## REQUIRED WORK
Write a continuation of the article about the Buddhist Morality Education Center's English school, starting after its last sentence.

Learning morality along with languages

Three years ago Venerable Sam Synann, a monk of 16 years, gave up an overseas scholarship

to open an English language school with a twist. His Buddhist Morality Education

Center incorporates Buddhist principles into its language courses to counteract what

he felt was a developing lack of "humanity and morality" in the country.

Funded with his own savings and pagoda donations, the school operates as an NGO,

with the mission of providing a quality language instruction along with Buddhist

ideology. The school now has 1,500 students.

Located in Khan Chamkarmon, Phnom Penh, classes begin and end in Buddhist prayer.

About half of the school's 50 teachers are Buddhist monks; the rest are local teachers,

volunteer university students or foreigners.

## SUPPLIED RECORDS
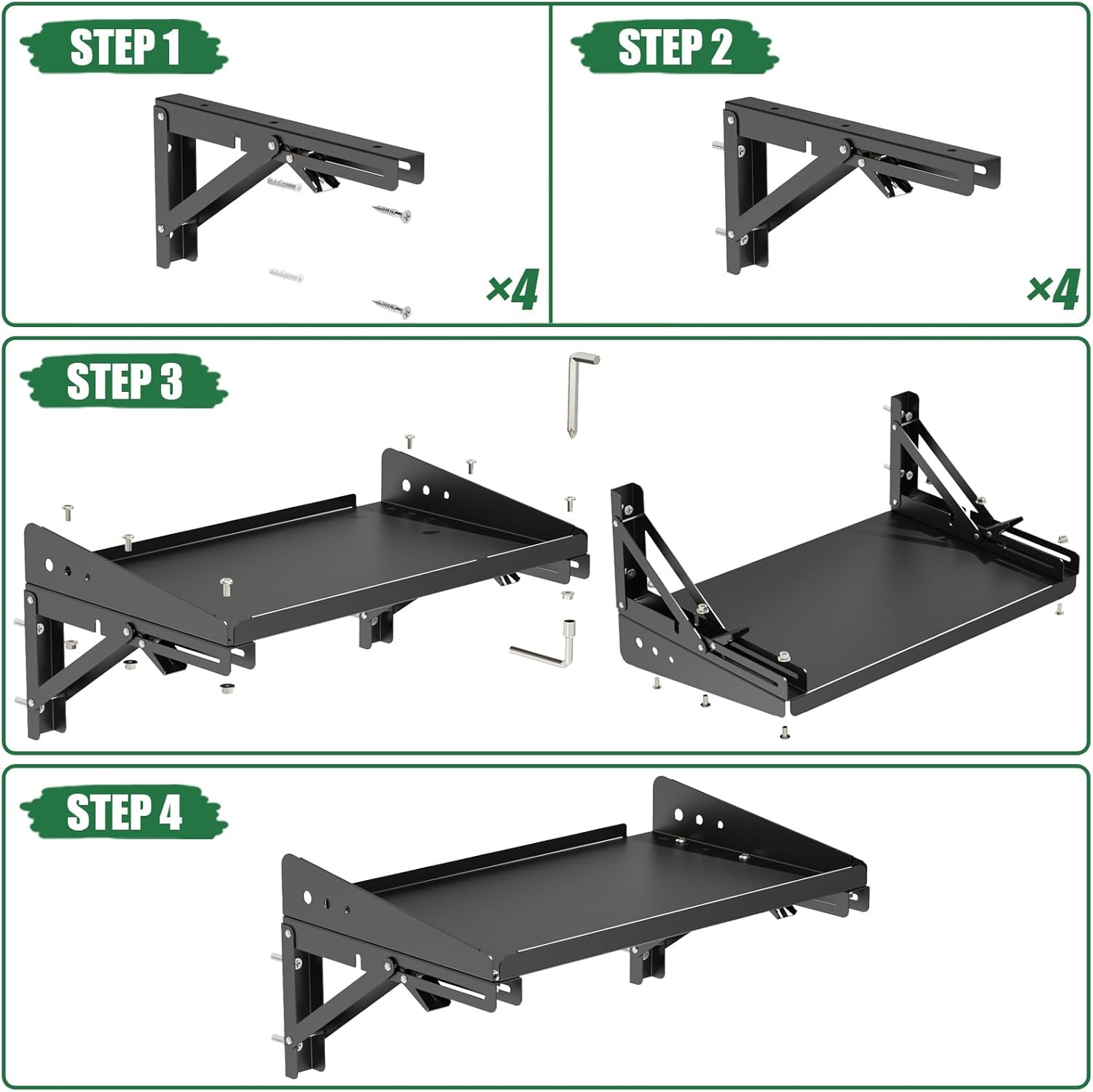 STEP 1

×4

STEP 2

×4

STEP 3

STEP 4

## ANSWER BOX
Gary Hearty, a retired American school principle who is now the volunteer assistant

director at BMEC, says in his 34 years of teaching he has never seen anything quite

like BMEC. "It has an atmosphere of difference. It has little to do with money

and a lot to do with quality," he says.

The school has several courses in English, plus a few classes in German, Chinese

and Korean as well as computers. Fees are $2.50 to $4 per month. Books are free and

bicycles often are supplied to poor students who can't afford transportation.

Vong Sokcheat, 19, enrolled a year ago after hearing about BMEC from friends. "I

enjoy learning here a lot more," he said. "It's different from other schools.

Here we learn to be a good person with good characteristics."